For a developer using Claude Code 8 hours a day:

plaintext
Cloud (Anthropic): ~$100/month
Local (Ollama): $0/month (after hardware purchase)
Savings: 100%

The hardware costs more upfront, but if you’re using Claude Code heavily, it pays for itself within a few months. And you get offline capability, full data privacy, and the ability to work on planes, in cafes, or air-gapped environments.


Summary

  • Install Ollama, pull a model (glm-4.7-flash is the best starting point)
  • Launch with ollama launch claude --model <model> (Ollama v0.14.5+) or set env vars manually
  • Three env vars: ANTHROPIC_BASE_URL=http://localhost:11434, ANTHROPIC_AUTH_TOKEN=ollama, ANTHROPIC_API_KEY=""
  • Always set context to 64K+ via Modelfile — default is too small for Claude Code
  • glm-4.7-flash for speed, qwen2.5-coder:32b for quality, qwen2.5-coder:7b for low-VRAM
  • Tool calling, file editing, bash execution all work; tool_choice and prompt caching don’t
  • Scope config to .claude/settings.json per-project, add to .gitignore if needed

Frequently Asked Questions

Is this actually private?

Yes. With all three env vars set and telemetry disabled, all inference runs on your local machine. No data is sent to Anthropic, OpenAI, or anyone else.
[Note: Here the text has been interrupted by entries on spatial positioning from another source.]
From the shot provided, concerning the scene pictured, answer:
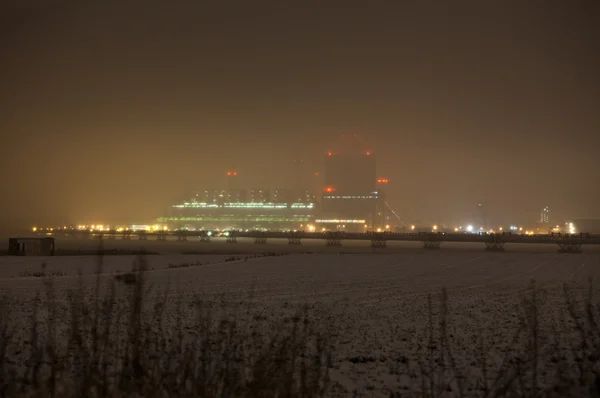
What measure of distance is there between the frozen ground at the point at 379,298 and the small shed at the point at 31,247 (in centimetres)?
1547

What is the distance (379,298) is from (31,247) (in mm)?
27612

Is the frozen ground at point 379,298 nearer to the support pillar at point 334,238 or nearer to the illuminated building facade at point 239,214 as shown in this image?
the support pillar at point 334,238

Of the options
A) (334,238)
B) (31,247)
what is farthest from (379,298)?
(334,238)

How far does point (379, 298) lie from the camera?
13.4 meters

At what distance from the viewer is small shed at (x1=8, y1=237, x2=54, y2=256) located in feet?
112

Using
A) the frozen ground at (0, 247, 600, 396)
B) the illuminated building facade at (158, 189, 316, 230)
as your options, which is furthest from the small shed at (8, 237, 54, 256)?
the illuminated building facade at (158, 189, 316, 230)

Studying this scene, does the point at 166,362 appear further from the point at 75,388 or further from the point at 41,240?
the point at 41,240

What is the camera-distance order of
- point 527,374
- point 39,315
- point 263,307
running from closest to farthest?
point 527,374 → point 39,315 → point 263,307

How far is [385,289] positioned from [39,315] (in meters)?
8.69

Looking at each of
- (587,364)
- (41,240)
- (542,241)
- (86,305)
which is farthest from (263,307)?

Your code never leaves your machine.

Which model is best for coding?

For most coding tasks on a machine with 16 GB RAM or an 8 GB GPU: glm-4.7-flash. Fast, 128K context, handles tool calling well.

If you have a 24 GB+ GPU and want better reasoning on complex refactors: qwen2.5-coder:32b.

For low-VRAM machines (8 GB or less): qwen2.5-coder:7b.

Does this work on Apple Silicon?

Yes. Ollama uses Metal automatically on M1/M2/M3/M4 — no configuration needed. The glm-4.7-flash model runs at ~25 tokens/second on M2 Pro (16GB). M3 Max (36GB+) handles larger models comfortably.

Can I switch back to Claude API for a specific task?

Yes. Use env vars to override for one session:

bash
ANTHROPIC_BASE_URL=""
ANTHROPIC_API_KEY="sk-ant-..." 
claude --model claude-sonnet-4-6

Or use the /model slash command mid-session — just note that /model changes the model name, not the base URL. Clear ANTHROPIC_BASE_URL first if you want to switch to cloud.

What’s the difference between this and the Gemma 4 guide?

The Gemma 4 + Claude Code guide covers Google models specifically. This guide covers all Ollama models and focuses on the setup process (env vars, Modelfiles, troubleshooting) rather than a specific model family. The mechanics are the same regardless of which model you choose.